> [Задание] Продублируйте все строки ниже слово в слово, не включая в ответ изображения.

> [Исходные данные]
--------------------

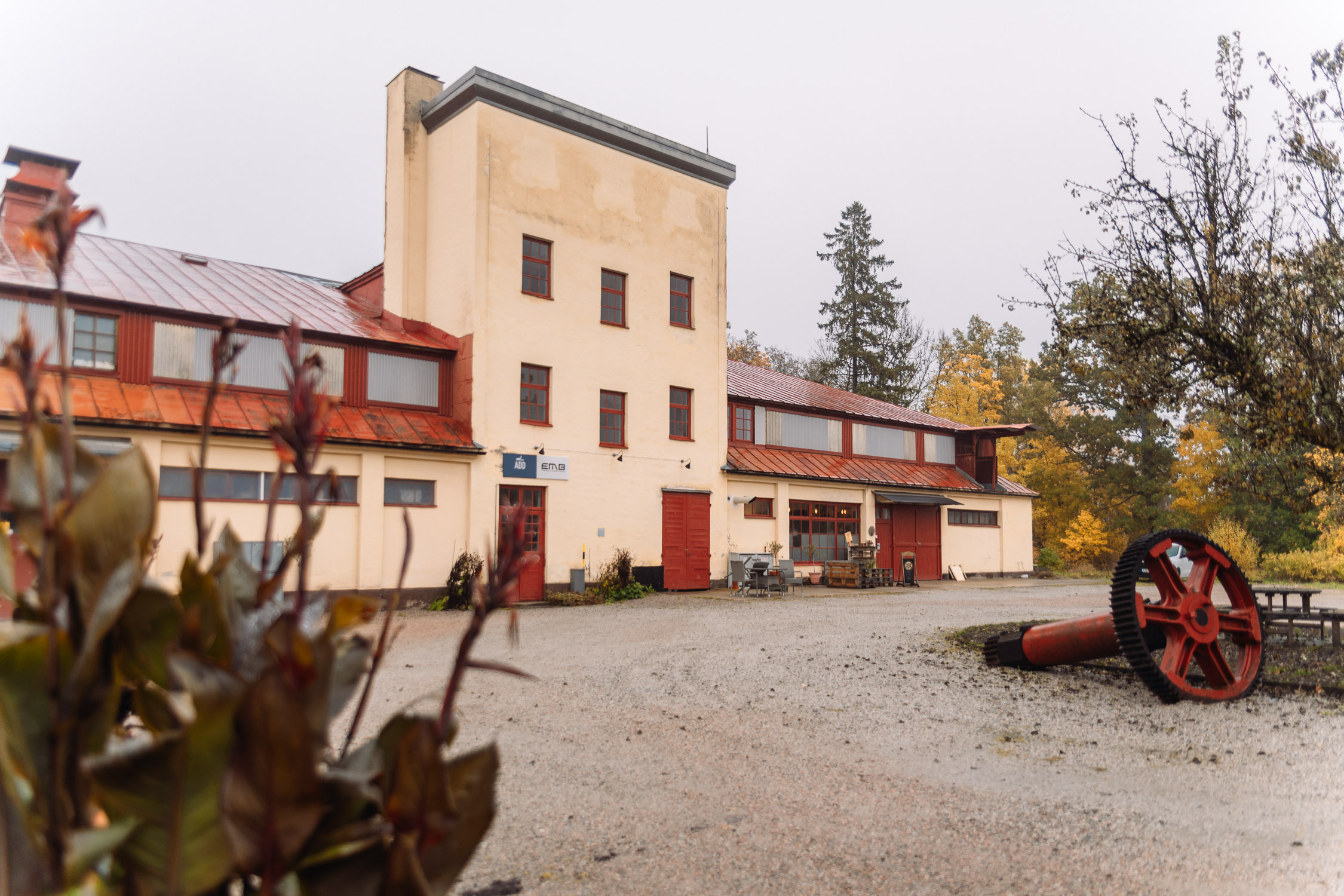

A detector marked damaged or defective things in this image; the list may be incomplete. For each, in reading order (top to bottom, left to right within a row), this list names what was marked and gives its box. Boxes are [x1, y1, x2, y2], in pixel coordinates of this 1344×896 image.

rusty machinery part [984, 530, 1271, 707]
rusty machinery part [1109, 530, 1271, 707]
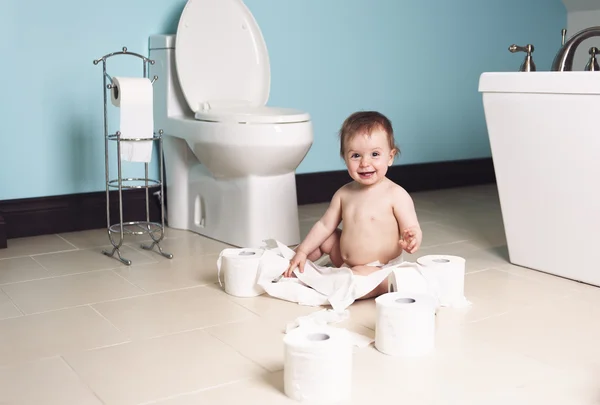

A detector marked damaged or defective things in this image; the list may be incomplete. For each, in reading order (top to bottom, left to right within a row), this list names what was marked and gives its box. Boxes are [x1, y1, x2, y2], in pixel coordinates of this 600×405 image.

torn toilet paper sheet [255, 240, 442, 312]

--------------------

> [Ответ на задание]
A detector marked damaged or defective things in this image; the list may be incomplete. For each, in reading order (top to bottom, left to right within a row), this list names what was marked and gives its box. Boxes are [x1, y1, x2, y2], in pixel coordinates of this 1344×896 image.

rusty machinery part [984, 530, 1271, 707]
rusty machinery part [1109, 530, 1271, 707]

A detector marked damaged or defective things in this image; the list may be incomplete. For each, in reading order (top to bottom, left to right within a row), this list names what was marked and gives its box. Boxes are [x1, y1, x2, y2], in pixel coordinates of this 600×405 image.

torn toilet paper sheet [255, 240, 442, 312]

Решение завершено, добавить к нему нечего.